Uit de processen-verbaal van de meervoudige fotobewijsconfrontaties met de getuigen [getuige 1] en [getuige 2] volgt dat de foto van de verdachte die tijdens de fotobewijsconfrontatie is getoond, is vervaardigd op 27 juni 2019 en afkomstig is uit de strafrechtsketendatabank (SKDB). In het dossier is een ID-staat van de verdachte d.d. 12 december 2019 aanwezig afkomstig uit de SKDB (pagina 77). Het hof heeft geen reden om aan te nemen dat de afgebeelde foto op deze ID-staat afwijkt van de foto die is vervaardigd op 27 juni 2019 uit deze strafrechtsketendatabank.

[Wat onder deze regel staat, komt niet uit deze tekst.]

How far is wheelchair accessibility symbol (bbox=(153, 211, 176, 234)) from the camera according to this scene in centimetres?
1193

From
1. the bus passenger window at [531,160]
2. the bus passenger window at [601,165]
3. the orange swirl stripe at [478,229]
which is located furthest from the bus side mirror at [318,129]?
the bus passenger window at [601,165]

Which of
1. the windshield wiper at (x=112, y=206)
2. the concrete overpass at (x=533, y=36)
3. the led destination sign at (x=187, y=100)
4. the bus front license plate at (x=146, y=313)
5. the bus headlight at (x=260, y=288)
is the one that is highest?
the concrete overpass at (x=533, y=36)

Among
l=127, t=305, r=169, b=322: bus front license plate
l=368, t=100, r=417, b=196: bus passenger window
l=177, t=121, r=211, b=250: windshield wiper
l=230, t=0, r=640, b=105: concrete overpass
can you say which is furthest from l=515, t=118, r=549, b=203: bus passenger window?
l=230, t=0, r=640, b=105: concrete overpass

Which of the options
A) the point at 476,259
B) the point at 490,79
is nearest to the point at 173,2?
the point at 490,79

Anders dan de verdediging is het hof van oordeel dat deze foto niet nagenoeg dezelfde afbeelding betreft als – het hof begrijpt dat de verdediging bedoelt: sterke gelijkenis vertoont met – de foto van Facebook (pagina 73) die door aangever [slachtoffer] aan de getuigen is getoond en er evident sprake is van afwijkende foto’s.
Op grond van het voorgaande is het hof van oordeel dat het geen contra-indicatie betreft dat de getuigen de verdachte niet hebben herkend tijdens de fotobewijsconfrontatie. Aan de omstandigheid dat aangever [slachtoffer] de verdachte niet heeft herkend tijdens de fotobewijsconfrontatie hecht het hof geen waarde, mede gelet op de omstandigheid dat uit de verklaring van de aangever volgt dat hij ‘out’ (het hof begrijpt: buiten bewustzijn) is geweest. Overigens hanteert het hof niet als bewijsmiddel een verklaring van aangever waaruit een herkenning van de verdachte als dader zou blijken.
Met betrekking tot het verweer van de verdediging dat de herkenningen door de getuigen [getuige 1] en [getuige 2] aan de hand van de Facebook-foto niet betrouwbaar zijn omdat hier naartoe lijkt te zijn geredeneerd overweegt het hof het volgende.
Dat de herkenningen door deze getuigen tot stand zijn gekomen door daarnaartoe te redeneren is door de verdediging niet concreet onderbouwd. Het hof heeft op grond van de afgelegde verklaringen, in het bijzonder de mede naar aanleiding van de ondervraging door de raadsvrouw ten overstaan van de raadsheer-commissaris afgelegde verklaringen van beide getuigen en van aangever, geen aanwijzingen gevonden dat naar een herkenning toe is geredeneerd. Getuige [getuige 1] , expliciet daarnaar gevraagd, heeft juist aangegeven dat hem de Facebook foto door aangever werd getoond met de vraag in de trant van “of dit hem zou kunnen zijn” en dat hij binnen een paar seconden de dader voor 100% herkende. Mede tegen de achtergrond van de verklaringen van aangever, zowel bij de politie als de raadsheer-commissaris, waarin hij aangeeft er zelf niet zeker van te zijn geweest dat de persoon op de Facebook foto de dader was en daarom de foto aan [getuige 1] te hebben getoond, heeft het hof geen reden aan te nemen dat [getuige 1] – anders dan hij bij de politie had gedaan – zich niet vrij zou hebben gevoeld ten overstaan van aangever wel of niet tot een herkenning te komen. Sterker nog, [getuige 1] heeft bij de politie verklaard dat hij toen er nog steeds van overtuigd was dat hij de dader zou herkennen en dat hij de dader meteen herkende bij het zien van de Facebook foto.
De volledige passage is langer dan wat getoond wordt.